Set every record down verbatim and omit the pictures.

*** Opening of DATA FOR REVIEW ***

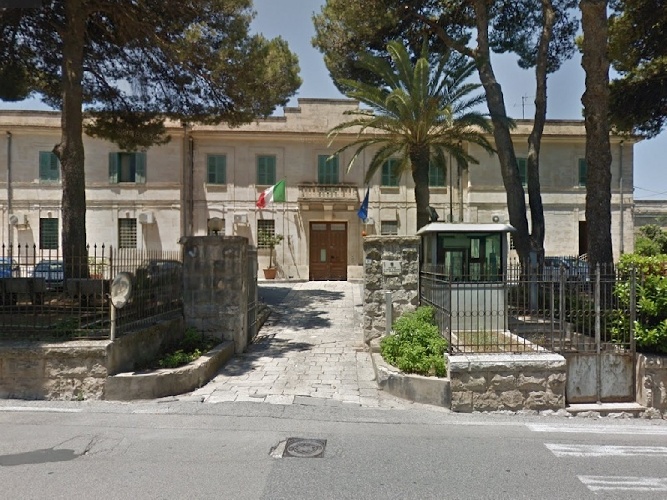 https://www.ragusanews.com/immagini_articoli/16-05-2024/carcere-di-ragusa-sotto-organico-500.jpg
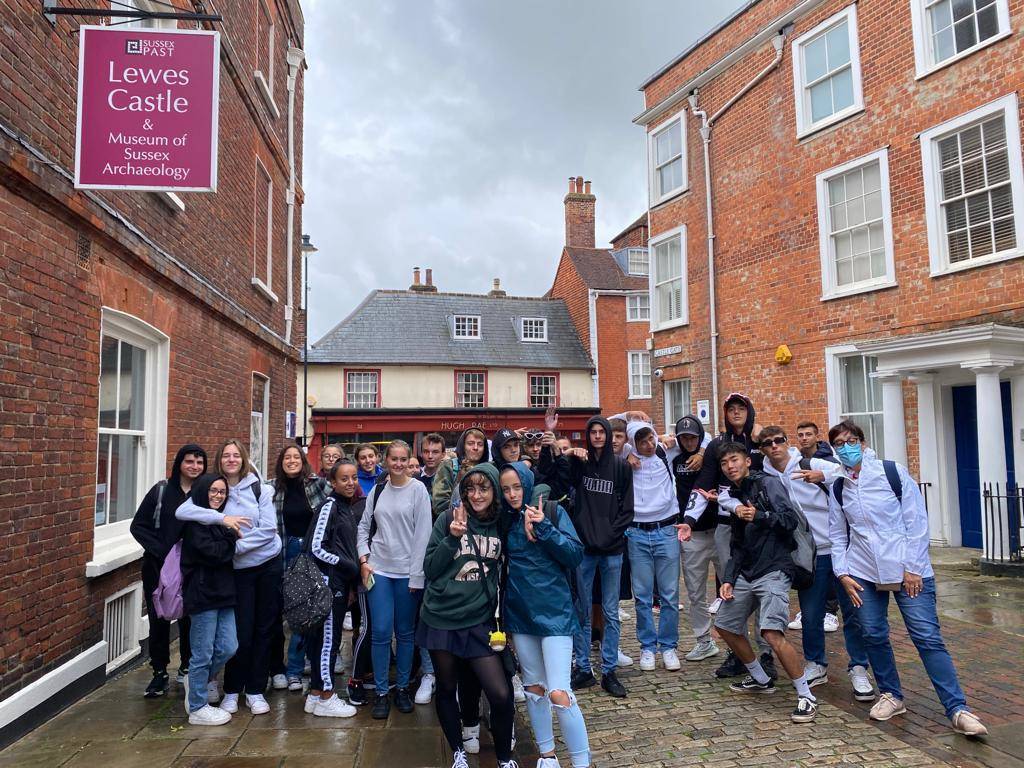 116 studenti dello Zappa in vacanza studio a Brighton a lezione di inglese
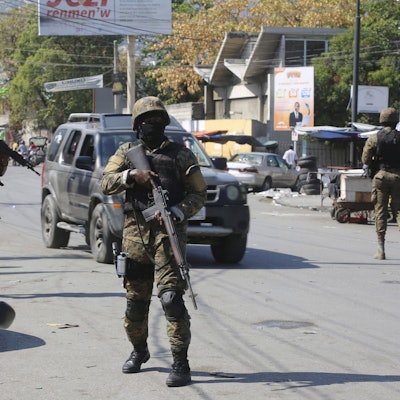 09.03.2024, Haiti, Port-au-Prince: Mitglieder der Allgemeinen Sicherheitseinheit des Nationalen Palastes (USGPN) errichten eine Sicherheitsabsperrung um einen der drei Bahnhöfe im Stadtzentrum, nachdem die Polizei am Vortag einen Angriff von Banden abgewehrt hat.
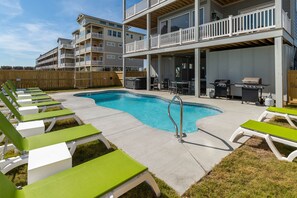 Private Pool Area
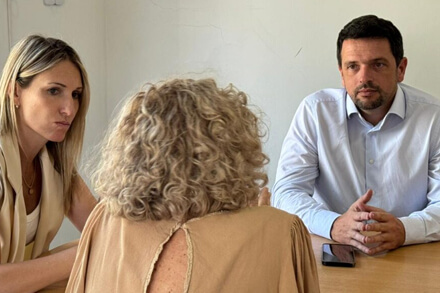 El intendente Gonzalo Braidot junto a Virginia Coudannes en el Centro de Denuncias de Avellaneda fortaleciendo el acceso a la justicia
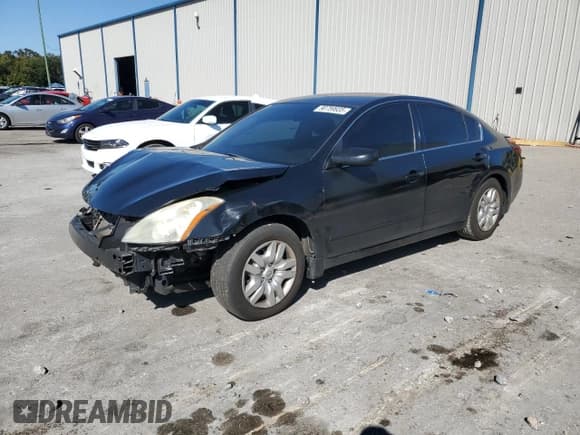 ✅ 2011 Nissan Altima S • VIN: 1N4AL2AP3BC176969 • Lot: 90759935. Listed on Copart with 130,840 mi. Free auction sales archive from the USA and detailed vehicle history report at DreamBid. Image 1.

*** Close of DATA FOR REVIEW ***

RESULT BELOW:
 https://www.ragusanews.com/immagini_articoli/16-05-2024/carcere-di-ragusa-sotto-organico-500.jpg
 116 studenti dello Zappa in vacanza studio a Brighton a lezione di inglese
 09.03.2024, Haiti, Port-au-Prince: Mitglieder der Allgemeinen Sicherheitseinheit des Nationalen Palastes (USGPN) errichten eine Sicherheitsabsperrung um einen der drei Bahnhöfe im Stadtzentrum, nachdem die Polizei am Vortag einen Angriff von Banden abgewehrt hat.
 Private Pool Area
 El intendente Gonzalo Braidot junto a Virginia Coudannes en el Centro de Denuncias de Avellaneda fortaleciendo el acceso a la justicia
 ✅ 2011 Nissan Altima S • VIN: 1N4AL2AP3BC176969 • Lot: 90759935. Listed on Copart with 130,840 mi. Free auction sales archive from the USA and detailed vehicle history report at DreamBid. Image 1.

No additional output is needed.